Phase Diagram of Triangular Lattice Quantum Ising Model under External Field

TL;DR

This paper maps out the phase diagram of the triangular lattice quantum Ising model under external fields using quantum Monte Carlo and DMRG, revealing various phase boundaries and transitions, with implications for experiments and quantum simulations.

Contribution

It provides a systematic, controlled study of the phase diagram of the triangular quantum Ising model, including BKT, UUD, and other phases, using advanced numerical methods.

Findings

Identified phase boundary between UUD and paramagnetic phases with 2D q=3 Potts universality.

Mapped the low-temperature phase boundary between clock and UUD phases.

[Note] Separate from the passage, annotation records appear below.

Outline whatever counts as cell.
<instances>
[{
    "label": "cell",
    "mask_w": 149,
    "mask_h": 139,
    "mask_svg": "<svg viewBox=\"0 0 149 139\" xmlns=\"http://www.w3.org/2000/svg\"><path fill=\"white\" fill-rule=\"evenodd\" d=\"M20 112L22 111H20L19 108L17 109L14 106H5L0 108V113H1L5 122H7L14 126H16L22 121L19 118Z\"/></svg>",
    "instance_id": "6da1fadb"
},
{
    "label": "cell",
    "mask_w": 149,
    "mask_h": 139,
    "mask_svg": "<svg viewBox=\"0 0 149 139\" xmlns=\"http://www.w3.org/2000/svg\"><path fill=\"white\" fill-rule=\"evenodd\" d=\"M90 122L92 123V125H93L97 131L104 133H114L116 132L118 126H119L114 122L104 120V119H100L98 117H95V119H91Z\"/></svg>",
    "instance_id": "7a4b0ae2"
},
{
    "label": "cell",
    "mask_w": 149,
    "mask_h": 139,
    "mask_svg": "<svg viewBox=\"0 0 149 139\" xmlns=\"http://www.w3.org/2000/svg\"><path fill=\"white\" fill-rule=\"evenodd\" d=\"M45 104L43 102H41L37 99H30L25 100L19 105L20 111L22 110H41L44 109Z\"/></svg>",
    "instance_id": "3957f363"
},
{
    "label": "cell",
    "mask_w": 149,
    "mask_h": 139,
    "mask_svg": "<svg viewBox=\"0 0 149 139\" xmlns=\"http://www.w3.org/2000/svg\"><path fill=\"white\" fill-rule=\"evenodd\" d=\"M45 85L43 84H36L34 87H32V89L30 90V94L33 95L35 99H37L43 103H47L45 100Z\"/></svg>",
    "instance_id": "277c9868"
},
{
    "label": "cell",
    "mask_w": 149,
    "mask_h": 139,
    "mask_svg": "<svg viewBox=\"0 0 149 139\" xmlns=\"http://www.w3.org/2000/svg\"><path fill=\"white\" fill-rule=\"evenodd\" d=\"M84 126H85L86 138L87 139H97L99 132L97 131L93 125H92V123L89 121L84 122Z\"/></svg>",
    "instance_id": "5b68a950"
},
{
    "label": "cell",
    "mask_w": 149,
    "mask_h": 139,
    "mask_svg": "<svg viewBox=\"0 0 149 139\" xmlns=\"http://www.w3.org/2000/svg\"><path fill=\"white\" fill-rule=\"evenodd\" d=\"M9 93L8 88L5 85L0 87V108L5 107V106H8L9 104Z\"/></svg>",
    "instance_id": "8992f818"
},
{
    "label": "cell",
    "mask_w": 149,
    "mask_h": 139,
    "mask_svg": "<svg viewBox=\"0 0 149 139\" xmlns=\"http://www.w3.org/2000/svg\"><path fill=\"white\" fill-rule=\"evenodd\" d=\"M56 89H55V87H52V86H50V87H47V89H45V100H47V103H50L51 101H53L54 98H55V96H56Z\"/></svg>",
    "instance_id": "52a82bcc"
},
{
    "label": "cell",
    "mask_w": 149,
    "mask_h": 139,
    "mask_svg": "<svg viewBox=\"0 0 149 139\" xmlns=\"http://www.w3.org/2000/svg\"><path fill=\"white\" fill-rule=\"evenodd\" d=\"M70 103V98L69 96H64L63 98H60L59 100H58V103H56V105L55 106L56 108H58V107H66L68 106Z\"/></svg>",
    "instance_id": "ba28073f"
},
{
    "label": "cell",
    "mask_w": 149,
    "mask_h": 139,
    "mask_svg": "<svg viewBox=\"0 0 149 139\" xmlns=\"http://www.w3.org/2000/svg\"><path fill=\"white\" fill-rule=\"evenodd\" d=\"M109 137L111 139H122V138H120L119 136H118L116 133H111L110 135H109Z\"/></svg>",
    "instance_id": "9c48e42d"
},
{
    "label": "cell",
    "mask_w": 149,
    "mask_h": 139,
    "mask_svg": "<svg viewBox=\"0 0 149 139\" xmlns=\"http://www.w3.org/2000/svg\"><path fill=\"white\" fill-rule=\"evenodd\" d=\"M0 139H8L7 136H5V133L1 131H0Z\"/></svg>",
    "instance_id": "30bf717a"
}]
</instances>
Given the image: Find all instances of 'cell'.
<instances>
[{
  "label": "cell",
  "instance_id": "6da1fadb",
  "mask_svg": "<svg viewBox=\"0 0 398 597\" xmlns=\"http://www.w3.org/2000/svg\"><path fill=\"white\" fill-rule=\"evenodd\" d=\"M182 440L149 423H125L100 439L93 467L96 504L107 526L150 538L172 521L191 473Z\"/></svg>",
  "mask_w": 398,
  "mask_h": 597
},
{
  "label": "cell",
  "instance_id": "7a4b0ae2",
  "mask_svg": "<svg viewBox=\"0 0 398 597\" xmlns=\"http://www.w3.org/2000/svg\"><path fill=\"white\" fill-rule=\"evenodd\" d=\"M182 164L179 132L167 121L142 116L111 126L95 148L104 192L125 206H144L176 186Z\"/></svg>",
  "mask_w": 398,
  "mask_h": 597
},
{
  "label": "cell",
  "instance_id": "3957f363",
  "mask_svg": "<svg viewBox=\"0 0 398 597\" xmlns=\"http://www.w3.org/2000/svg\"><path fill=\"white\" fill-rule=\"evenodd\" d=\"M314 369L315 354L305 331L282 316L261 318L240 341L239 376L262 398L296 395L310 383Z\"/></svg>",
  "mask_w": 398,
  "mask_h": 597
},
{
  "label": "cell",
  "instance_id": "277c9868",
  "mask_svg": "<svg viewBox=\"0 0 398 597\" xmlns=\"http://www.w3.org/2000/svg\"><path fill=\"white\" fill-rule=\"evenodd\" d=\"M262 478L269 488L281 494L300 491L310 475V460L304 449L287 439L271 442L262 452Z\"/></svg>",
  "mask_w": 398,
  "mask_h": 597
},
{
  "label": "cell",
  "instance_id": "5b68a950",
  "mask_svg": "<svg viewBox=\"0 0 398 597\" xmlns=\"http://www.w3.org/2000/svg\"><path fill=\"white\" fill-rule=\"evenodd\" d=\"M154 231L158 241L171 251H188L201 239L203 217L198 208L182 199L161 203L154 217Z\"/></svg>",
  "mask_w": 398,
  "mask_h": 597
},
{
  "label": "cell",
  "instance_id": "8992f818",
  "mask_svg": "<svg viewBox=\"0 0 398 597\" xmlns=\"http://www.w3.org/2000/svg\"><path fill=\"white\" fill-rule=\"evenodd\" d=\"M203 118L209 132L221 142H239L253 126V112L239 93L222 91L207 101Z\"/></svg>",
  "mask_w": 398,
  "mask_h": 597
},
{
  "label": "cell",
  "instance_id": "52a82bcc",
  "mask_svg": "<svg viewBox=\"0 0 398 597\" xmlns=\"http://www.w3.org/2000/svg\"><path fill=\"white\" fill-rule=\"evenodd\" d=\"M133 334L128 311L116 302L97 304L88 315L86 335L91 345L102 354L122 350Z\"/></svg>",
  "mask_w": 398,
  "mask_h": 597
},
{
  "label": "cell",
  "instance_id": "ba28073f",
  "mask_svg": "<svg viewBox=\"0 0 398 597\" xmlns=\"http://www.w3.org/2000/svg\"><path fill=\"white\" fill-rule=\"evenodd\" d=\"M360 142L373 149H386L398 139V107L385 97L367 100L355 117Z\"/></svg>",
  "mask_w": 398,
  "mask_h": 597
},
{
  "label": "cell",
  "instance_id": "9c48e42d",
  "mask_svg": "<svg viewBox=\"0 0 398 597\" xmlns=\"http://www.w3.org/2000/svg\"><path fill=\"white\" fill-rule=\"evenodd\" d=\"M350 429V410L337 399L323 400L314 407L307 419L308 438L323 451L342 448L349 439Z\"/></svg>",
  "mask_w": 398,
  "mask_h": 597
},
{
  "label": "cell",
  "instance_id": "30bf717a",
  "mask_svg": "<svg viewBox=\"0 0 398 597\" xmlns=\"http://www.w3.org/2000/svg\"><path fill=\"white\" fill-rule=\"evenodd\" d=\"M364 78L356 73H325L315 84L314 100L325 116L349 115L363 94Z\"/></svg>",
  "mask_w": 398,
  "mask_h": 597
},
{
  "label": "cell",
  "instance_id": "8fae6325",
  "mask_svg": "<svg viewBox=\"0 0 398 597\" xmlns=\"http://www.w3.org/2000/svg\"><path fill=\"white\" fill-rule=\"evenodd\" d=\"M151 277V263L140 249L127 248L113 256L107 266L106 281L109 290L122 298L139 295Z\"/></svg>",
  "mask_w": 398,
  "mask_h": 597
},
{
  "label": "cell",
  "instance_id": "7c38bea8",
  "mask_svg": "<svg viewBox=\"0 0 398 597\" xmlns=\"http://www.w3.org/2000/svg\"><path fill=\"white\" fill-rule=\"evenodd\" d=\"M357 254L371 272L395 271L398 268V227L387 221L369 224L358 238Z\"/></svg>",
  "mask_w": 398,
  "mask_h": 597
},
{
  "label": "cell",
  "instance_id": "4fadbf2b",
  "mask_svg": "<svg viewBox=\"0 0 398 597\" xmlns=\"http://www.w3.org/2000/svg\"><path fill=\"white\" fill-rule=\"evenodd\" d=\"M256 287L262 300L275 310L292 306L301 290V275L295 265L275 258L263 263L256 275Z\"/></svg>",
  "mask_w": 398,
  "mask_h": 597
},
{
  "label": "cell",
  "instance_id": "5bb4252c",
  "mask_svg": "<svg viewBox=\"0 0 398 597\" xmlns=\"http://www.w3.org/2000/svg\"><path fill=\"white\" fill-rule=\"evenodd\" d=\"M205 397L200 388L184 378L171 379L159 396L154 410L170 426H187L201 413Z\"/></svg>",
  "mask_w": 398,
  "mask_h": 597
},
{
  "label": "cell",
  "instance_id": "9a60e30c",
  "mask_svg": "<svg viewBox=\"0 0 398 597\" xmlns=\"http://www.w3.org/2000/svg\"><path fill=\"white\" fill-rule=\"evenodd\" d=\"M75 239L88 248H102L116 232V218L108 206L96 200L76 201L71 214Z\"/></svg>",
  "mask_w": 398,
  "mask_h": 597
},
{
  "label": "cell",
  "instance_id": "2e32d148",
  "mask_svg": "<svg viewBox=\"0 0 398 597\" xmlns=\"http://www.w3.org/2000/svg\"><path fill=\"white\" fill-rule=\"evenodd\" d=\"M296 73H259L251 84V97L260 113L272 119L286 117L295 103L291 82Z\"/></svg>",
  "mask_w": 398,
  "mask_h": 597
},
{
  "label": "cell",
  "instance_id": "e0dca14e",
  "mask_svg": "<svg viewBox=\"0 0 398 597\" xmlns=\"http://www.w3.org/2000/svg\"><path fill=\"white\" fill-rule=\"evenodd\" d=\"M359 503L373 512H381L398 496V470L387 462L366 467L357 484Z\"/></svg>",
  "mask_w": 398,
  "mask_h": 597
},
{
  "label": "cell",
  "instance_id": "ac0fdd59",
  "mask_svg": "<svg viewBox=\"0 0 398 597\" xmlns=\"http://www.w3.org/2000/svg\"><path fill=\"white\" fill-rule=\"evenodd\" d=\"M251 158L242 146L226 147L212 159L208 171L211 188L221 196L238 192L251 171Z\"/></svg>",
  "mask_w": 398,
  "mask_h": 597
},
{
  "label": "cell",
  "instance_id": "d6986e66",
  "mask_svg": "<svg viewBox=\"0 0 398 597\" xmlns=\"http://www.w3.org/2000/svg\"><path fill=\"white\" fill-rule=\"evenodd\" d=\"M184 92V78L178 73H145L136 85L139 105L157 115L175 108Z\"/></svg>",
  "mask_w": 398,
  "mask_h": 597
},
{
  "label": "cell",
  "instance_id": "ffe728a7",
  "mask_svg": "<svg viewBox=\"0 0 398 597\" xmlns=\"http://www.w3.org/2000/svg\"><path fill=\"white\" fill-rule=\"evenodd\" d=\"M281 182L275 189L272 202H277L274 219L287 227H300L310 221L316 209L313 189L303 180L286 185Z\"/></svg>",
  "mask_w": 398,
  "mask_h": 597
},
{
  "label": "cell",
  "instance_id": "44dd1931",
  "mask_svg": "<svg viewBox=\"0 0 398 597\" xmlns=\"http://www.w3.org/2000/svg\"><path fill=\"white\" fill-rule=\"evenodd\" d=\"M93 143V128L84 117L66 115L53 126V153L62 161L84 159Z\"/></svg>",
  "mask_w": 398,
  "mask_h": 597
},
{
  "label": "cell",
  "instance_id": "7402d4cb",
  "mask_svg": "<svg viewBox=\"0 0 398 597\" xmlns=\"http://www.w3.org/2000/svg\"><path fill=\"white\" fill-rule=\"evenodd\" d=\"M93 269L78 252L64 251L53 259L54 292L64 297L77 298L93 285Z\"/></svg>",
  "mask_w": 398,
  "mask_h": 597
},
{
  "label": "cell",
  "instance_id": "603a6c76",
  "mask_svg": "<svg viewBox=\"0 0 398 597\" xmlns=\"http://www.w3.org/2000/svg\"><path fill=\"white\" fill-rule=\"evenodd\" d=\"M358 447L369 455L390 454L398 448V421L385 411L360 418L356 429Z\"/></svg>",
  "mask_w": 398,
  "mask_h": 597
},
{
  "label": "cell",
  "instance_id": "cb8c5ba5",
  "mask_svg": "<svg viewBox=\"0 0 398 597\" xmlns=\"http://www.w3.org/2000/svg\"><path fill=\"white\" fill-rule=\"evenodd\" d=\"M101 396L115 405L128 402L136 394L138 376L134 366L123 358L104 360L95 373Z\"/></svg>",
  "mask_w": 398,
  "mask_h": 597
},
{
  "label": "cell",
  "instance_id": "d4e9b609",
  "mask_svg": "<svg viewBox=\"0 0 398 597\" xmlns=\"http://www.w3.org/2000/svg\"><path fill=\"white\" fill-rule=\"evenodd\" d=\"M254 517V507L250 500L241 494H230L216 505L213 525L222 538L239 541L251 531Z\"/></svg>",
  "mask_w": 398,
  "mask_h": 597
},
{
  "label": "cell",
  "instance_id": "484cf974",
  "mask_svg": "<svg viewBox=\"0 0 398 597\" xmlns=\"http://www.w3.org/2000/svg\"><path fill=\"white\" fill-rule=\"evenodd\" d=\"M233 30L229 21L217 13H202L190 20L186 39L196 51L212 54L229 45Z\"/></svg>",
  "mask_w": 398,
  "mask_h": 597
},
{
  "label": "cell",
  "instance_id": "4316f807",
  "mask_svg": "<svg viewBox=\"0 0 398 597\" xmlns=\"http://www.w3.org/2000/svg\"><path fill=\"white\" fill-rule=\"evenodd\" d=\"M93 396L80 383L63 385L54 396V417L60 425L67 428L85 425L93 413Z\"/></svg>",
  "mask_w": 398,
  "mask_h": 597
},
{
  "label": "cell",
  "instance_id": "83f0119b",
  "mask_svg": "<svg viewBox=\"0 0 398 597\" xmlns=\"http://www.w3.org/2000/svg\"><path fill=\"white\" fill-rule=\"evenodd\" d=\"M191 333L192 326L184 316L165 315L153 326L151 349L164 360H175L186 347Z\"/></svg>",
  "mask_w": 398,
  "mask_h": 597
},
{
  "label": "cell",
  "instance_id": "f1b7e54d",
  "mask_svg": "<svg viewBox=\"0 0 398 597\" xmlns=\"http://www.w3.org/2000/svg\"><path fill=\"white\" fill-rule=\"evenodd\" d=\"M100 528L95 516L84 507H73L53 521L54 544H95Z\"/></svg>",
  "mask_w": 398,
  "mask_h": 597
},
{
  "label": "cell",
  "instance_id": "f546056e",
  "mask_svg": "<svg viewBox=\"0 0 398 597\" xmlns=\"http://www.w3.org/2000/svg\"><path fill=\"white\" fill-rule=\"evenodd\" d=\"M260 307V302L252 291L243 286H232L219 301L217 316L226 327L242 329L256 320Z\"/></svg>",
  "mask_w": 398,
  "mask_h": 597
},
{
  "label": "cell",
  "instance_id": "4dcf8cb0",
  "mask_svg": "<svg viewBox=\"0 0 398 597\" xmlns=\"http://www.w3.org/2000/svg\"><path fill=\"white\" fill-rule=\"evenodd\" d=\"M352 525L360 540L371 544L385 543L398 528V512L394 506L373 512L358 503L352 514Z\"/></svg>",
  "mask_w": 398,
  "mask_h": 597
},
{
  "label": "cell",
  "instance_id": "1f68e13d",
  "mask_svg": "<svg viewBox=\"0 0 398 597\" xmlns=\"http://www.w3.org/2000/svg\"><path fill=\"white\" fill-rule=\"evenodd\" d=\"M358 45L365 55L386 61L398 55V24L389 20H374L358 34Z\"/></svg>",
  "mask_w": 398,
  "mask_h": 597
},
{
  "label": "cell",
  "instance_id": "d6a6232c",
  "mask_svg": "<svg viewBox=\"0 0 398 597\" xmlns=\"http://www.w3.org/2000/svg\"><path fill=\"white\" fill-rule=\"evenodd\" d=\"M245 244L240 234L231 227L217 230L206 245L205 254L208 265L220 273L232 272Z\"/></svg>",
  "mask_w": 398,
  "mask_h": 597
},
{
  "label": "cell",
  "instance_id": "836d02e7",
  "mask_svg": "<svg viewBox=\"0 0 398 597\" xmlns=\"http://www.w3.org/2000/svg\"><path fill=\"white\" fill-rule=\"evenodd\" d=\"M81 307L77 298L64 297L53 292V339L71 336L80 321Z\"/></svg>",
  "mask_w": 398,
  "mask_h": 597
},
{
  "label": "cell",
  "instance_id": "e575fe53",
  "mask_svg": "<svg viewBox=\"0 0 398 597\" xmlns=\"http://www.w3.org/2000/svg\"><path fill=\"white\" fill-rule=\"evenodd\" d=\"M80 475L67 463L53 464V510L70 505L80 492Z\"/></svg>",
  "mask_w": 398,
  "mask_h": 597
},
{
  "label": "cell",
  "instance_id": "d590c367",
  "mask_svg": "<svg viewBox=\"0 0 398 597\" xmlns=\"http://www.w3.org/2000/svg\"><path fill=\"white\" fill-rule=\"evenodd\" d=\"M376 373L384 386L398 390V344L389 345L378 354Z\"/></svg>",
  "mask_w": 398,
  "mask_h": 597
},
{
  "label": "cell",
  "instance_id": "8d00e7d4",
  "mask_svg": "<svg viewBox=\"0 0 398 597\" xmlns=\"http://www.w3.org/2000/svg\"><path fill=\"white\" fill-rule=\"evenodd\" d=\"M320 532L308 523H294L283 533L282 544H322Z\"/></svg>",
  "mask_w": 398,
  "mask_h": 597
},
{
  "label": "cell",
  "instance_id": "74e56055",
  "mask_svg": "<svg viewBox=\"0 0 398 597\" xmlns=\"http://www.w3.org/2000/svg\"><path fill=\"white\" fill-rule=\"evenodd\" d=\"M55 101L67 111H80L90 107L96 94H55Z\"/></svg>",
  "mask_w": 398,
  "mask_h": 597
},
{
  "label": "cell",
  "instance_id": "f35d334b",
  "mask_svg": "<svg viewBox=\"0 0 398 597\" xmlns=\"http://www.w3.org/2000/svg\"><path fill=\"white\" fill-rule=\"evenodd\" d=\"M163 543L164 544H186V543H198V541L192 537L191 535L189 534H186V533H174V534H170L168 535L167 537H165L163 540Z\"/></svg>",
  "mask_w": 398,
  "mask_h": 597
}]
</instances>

Analyzed the quantum phase transition between UUD and fully polarized phases.

Abstract

Quantum Ising model on a triangular lattice hosts a finite temperature Berezinskii-Kosterlitz-Thouless (BKT) phase with emergent U(1) symmetry, and it will transit into an up-up-down (UUD) phase with $C_3$ symmetry breaking upon an infinitesimal external field along the longitudinal direction, but the overall phase diagram spanned by the axes of external field and temperature remains opaque due to the lack of systematic invesitgations with controlled methodologies. By means of quantum Monte Carlo at finite temperature and ground state density matrix renormalization group simulations, we map out the phase diagram of triangular quantum Ising model. Stemming from the upper BKT temperature at zero field, we obtain the phase boundary between the UUD and paramagnetic phases with its 2D $q=3$ Potts universality at weak field and weakly first order transition at strong field. Originated from the lower BKT temperature at zero field, we analyze the low temperature phase boundary between the clock phase and the UUD phase with Ising symmetry breaking at weak fields and the quantum phase transition between the UUD and fully polarized phases at strong fields. The accurate many-body numerical results are consistent with our field theoretical analysis. The experimental relevance towards the BKT magnet TmMgGaO$_4$ and programmable quantum simulators are also discussed.